# Oracle Dicamba and Cimarron



## JD3430 (Jan 1, 2012)

I'm preparing to apply Cimmaron and Oracle (Dimethylamine salt of Dicamba) together for a 1-2 punch. Trying to make sure its safe to do.

My Oracle info book is almost unreadable. Cimarron is no problem.

Anyone know for sure the application rate per acre?

Also for non-lactating animals (horses, cattle) do you know waiting period to harvest?

Thansk


----------



## Thorim (Jan 19, 2015)

JD3430 said:


> I'm preparing to apply Cimmaron and Oracle (Dimethylamine salt of Dicamba) together for a 1-2 punch. Trying to make sure its safe to do.
> 
> My Oracle info book is almost unreadable. Cimarron is no problem.
> 
> ...


 ANIMALS CANNOT BE REMOVED FROM TREATED AREA FOR SLAUGHTER PRIOR TO 30 DAYS AFTER LAST APPLICATION. THERE IS NO WAITING PERIOD BETWEEN TREATMENT AND GRAZING FOR NON-LACTATING ANIMALS.
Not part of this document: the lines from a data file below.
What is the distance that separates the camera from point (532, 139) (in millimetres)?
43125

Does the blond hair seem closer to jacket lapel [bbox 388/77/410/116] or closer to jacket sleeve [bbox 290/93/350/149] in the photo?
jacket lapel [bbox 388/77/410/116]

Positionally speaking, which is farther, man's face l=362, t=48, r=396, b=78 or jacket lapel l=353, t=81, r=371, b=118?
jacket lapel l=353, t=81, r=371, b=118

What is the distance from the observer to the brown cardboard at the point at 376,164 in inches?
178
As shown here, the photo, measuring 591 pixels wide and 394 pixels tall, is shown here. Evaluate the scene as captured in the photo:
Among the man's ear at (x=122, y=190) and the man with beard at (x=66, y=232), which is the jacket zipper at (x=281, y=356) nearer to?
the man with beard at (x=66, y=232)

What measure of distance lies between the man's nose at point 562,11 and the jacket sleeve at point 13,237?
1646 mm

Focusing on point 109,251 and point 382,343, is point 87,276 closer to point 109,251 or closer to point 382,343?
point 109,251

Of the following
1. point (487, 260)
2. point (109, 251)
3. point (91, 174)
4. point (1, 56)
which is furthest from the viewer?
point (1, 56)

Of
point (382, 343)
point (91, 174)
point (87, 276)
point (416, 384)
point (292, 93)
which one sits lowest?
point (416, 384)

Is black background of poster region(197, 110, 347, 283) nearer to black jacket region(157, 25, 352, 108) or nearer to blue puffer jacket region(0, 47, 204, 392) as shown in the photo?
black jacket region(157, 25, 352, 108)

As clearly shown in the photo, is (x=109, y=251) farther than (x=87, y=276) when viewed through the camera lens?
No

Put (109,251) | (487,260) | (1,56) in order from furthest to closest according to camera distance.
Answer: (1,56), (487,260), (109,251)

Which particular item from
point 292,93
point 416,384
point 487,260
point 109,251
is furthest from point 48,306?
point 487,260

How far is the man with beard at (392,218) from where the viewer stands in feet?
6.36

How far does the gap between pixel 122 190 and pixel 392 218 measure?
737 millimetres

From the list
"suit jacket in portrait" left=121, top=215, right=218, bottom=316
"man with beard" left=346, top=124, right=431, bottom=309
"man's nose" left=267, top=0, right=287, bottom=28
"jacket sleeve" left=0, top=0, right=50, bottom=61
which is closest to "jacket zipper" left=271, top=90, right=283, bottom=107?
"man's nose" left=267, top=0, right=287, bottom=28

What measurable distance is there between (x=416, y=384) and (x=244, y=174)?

Got the above from page 20 below is the whole book hope this helps

http://www.ghardausa.com/Pages/labels/OracleUS.pdf


----------



## JD3430 (Jan 1, 2012)

What I'm trying to find out is how soon can hay be cut after treatment?


----------



## endrow (Dec 15, 2011)

http://extension.psu.edu/agronomy-guide/pm/tables/table-2-6-9


----------



## JD3430 (Jan 1, 2012)

Thanks Endrow
You are the man.


----------